Всем этим, впрочем, характеризовалась лишь культурная среда католического мира — на севере, в протестантских землях, возобладало иное миропонимание и, соответственно, иной образ искусства. В папских землях протестантов еще долго считали еретиками, но в благочестии они явно не уступали — а скорее всего, значительно превосходили своих недавних единоверцев-южан. Как и любая другая молодая религия, протестантизм до поры до времени имел, по крайней мере, иммунитет к лицемерию, утраченный римско-католическим христианством, — и это оказало большое влияние на развитие немецкой и голландской культуры. Здесь, пожалуй, актуальна аналогия со стадиями человеческой жизни: ребенок свято верит в то, что говорят родители, и даже не думает оспаривать их представления о добре и зле; подросток, напротив, уже позволяет себе их игнорировать — открыто или исподволь. Католическому миру на момент описываемых событий было уже более полутора десятков сотен лет, и даже его иерархи вряд ли старательно сверяли все свои поступки со Священным Писанием (к римским папам из семейства Борджиа, нарушавшим, кажется, все десять заповедей скопом, это уж точно не относилось). Напротив, протестантский мир находился в младенчестве и состоял в значительной степени из людей, зараженных неофитским энтузиазмом и не подвергающих сомнению недавно открывшиеся им истины.

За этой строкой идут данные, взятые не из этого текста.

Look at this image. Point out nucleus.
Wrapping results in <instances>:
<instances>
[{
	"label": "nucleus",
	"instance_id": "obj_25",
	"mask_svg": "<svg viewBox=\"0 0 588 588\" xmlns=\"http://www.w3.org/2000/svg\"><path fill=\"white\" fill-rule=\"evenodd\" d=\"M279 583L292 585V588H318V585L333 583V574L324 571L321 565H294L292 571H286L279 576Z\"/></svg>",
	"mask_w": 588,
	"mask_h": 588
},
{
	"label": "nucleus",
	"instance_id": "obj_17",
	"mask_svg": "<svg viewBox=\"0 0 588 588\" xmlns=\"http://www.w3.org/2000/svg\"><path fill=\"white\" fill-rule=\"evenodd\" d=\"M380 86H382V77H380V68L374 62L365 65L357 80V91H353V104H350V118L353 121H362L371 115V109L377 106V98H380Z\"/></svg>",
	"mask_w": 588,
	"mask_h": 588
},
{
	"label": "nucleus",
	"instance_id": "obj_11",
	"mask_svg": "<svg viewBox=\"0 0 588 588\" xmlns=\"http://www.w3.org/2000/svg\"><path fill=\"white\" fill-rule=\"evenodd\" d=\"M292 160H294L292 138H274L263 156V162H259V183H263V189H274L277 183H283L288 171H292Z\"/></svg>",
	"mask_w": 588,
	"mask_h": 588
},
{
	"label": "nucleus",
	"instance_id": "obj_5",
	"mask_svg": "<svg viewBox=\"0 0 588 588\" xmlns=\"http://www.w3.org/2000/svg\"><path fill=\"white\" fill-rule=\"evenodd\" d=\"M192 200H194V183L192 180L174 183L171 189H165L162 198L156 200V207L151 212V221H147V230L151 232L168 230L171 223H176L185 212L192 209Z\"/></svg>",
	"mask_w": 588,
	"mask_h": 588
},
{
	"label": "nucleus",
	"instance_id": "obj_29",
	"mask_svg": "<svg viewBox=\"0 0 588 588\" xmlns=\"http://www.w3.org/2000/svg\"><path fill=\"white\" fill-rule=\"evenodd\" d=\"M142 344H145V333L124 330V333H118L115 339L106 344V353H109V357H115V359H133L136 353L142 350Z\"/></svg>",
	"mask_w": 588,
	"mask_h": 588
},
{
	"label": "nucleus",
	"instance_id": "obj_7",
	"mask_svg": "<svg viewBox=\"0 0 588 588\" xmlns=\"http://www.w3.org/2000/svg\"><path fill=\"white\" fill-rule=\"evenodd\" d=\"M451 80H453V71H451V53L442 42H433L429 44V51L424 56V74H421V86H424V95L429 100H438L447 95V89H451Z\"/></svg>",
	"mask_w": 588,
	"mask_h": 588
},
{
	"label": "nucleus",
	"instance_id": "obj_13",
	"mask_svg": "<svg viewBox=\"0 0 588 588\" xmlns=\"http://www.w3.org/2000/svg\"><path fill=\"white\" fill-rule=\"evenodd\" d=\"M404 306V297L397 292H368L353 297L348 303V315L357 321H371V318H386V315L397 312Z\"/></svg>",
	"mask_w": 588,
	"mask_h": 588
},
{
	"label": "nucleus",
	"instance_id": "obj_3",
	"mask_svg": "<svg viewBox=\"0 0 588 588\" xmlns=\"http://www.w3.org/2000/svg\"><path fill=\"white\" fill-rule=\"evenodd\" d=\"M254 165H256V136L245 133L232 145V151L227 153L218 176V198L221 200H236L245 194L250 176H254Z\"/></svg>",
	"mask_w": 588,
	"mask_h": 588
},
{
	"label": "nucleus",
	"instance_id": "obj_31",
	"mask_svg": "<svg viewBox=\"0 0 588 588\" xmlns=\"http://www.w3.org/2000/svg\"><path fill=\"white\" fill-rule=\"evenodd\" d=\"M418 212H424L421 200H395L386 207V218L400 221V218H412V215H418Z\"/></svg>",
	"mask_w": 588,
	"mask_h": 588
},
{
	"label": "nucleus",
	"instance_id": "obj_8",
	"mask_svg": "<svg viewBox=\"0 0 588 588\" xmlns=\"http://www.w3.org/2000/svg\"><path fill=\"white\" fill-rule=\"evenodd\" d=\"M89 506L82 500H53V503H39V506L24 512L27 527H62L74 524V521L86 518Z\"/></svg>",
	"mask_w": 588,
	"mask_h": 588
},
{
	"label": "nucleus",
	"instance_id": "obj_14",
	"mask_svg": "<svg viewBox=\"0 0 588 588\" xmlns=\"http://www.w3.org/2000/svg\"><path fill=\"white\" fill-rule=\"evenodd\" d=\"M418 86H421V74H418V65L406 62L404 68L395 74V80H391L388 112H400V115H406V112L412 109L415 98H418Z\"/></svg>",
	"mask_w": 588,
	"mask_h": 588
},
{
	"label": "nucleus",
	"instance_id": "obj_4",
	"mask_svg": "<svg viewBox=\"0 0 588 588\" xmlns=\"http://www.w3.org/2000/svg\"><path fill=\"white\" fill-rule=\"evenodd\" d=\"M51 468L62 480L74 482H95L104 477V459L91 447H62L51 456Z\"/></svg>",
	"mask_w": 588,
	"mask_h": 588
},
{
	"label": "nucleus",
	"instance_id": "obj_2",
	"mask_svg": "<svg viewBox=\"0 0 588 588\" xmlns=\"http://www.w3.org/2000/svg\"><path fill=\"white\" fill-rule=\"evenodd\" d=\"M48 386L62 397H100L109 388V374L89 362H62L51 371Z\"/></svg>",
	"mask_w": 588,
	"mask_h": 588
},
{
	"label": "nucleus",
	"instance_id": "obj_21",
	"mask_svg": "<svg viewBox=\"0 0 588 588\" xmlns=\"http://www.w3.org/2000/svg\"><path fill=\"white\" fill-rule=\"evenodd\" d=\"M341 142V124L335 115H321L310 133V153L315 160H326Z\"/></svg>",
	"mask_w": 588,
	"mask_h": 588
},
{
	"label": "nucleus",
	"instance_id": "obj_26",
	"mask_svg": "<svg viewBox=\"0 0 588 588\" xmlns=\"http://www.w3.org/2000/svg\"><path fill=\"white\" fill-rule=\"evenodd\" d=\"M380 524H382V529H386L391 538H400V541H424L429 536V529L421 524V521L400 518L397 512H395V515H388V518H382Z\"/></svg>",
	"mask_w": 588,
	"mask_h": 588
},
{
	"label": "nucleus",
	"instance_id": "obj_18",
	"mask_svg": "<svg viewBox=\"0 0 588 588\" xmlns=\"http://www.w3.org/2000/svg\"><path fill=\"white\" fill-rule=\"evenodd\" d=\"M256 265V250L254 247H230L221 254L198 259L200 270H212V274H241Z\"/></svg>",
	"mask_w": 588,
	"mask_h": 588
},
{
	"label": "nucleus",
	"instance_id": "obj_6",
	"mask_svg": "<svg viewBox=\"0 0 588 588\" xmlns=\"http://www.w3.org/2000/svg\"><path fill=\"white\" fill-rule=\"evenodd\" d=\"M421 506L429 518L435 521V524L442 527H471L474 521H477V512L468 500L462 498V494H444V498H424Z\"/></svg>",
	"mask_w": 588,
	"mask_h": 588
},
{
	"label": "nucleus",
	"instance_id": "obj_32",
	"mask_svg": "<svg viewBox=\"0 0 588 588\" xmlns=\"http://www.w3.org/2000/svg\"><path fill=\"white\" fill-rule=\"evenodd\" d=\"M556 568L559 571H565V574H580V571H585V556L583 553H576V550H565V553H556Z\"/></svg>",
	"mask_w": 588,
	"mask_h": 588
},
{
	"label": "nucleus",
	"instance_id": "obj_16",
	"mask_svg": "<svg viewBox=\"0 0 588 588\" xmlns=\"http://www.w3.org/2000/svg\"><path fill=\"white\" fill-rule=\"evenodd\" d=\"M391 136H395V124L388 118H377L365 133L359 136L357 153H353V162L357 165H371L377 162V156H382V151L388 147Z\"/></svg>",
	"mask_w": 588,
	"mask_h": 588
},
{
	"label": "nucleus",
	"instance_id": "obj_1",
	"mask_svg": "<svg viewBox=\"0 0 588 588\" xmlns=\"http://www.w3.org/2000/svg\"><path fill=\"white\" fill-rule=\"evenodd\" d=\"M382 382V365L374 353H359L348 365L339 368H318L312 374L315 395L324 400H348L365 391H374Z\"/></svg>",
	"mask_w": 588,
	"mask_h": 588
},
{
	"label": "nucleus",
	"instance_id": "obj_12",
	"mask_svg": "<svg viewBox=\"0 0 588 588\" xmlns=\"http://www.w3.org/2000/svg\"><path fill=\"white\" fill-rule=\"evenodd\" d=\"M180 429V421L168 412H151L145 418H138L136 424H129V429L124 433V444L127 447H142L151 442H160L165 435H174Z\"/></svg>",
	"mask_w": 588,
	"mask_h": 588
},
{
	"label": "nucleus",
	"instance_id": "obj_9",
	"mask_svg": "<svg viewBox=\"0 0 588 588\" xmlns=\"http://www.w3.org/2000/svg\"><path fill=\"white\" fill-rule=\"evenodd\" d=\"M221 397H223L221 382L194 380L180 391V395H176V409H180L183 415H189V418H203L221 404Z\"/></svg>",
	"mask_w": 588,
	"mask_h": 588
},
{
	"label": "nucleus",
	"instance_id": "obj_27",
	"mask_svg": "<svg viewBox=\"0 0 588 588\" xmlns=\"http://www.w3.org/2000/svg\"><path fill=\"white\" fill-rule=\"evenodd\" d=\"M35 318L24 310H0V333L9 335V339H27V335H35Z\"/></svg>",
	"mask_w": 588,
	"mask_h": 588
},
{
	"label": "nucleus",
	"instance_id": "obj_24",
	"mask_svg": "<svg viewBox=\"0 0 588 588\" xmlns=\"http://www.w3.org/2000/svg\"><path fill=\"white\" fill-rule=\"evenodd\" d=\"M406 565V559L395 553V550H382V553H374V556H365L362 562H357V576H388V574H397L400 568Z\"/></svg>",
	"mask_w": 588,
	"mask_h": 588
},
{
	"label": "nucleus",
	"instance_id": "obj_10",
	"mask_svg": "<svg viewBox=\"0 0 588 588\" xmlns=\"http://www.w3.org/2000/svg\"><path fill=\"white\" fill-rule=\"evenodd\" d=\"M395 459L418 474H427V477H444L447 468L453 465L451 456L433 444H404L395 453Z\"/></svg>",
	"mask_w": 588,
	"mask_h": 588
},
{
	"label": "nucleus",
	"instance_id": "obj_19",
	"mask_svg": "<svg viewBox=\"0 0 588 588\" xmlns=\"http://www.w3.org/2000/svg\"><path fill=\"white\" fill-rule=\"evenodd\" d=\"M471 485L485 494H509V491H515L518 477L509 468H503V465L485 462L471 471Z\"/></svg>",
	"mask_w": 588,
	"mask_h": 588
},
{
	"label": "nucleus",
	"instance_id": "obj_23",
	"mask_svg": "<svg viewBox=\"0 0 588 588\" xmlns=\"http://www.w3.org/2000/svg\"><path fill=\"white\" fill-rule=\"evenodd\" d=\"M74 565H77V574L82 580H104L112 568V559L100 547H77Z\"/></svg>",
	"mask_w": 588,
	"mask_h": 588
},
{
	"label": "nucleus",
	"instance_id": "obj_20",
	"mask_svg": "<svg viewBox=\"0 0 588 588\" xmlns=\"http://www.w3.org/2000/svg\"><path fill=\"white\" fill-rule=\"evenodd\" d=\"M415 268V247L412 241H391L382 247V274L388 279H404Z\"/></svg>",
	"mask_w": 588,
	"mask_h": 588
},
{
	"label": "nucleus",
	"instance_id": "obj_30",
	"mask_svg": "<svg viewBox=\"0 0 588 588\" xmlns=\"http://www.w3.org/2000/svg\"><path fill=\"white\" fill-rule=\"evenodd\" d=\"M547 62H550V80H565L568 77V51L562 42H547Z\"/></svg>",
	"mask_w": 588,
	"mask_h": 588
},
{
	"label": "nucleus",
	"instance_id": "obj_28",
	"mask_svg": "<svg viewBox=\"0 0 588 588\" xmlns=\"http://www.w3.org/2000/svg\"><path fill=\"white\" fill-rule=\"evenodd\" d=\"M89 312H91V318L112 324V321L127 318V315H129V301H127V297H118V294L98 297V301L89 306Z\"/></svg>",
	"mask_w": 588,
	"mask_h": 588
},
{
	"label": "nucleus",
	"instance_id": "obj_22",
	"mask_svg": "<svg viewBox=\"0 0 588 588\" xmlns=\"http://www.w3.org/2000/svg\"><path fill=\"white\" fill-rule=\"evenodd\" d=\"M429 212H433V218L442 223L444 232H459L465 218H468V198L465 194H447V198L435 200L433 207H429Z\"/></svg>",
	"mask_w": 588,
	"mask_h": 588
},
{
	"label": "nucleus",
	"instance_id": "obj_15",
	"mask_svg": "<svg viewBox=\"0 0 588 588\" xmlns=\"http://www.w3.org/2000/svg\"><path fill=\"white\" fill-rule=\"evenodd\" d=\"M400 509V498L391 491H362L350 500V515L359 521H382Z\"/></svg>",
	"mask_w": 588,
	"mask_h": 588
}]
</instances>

Отсюда дидактика, назидательный смысл, которым было почти безальтернативно наделено протестантское искусство, будь то полная риторических фигур музыка барочных композиторов (Баха, Букстехуде, Генделя, Вивальди, Пахельбеля и др.) или столь же насыщенные эмблематикой произведения голландских живописцев. Культура была призвана не только поэтизировать снулую североевропейскую действительность, но и компенсировать общий недостаток учености: с образованием в Германии или Голландии дела обстояли намного хуже, чем во Франции или Италии с их старейшими университетами (Болонья, Париж и т. п.). Между тем, согласно демократическим идеалам протестантизма, вера как таковая более не была вотчиной церковников — каждый прихожанин был максимально вовлечен в религиозную жизнь (так, жанр «Страстей» подразумевал использование канонических хоралов, которые пелись сообща всеми участниками богослужения). В этой ситуации искусство — в самом широком смысле: литература, живопись, музыка, театр — брало на себя посреднические функции, помогая человеку ориентироваться в разнообразных аспектах этой жизни.
Разницу творческих подходов севера и юга демонстрирует жанр натюрморта, развившийся в XVII веке одновременно в свободных голландских провинциях и во Фландрии, нынешней Бельгии, остававшейся частью католической империи Габсбургов. Фламандский натюрморт, представленный Франсом Снейдерсом и другими, — это идея полноты, изобилия, барочной вычурности: громоздящиеся друг на друга рыбные ряды, еле помещающиеся в раму цветочные букеты. Напротив, голландский натюрморт, на примере Питера Класа или Виллема Класа Хеды, — это строгие и скромные композиции небольшого формата, в которых за каждым изображенным предметом закреплено конкретное место на холсте и конкретная смысловая ассоциация: у Снейдерса рыба — это рыба, которую тотчас же надлежит почистить и съесть, у Класа — один из общепринятых в голландском искусстве тех времен символов Христа (восходящий к раннехристианскому, упомянутому в «Граде Божием» Августина прочтению слова ICHTHYS как анаграммы высказывания «Иисус Христос, Сын Божий, Спаситель»). Похожие процессы происходят в музыке: с одной стороны, итальянский оперный стиль — то самое мелодическое буйство, полуимпровизационная манера, развернутые формы, с раблезианской выразительностью раскрывающие заложенный в них аффект, с другой стороны, не менее аффектированная, но существенно более экономная в средствах инструментальная музыка немецкой органной школы (с кульминацией в творчестве Баха), до краев наполненная словесно-изобразительно-звуковыми аллегориями.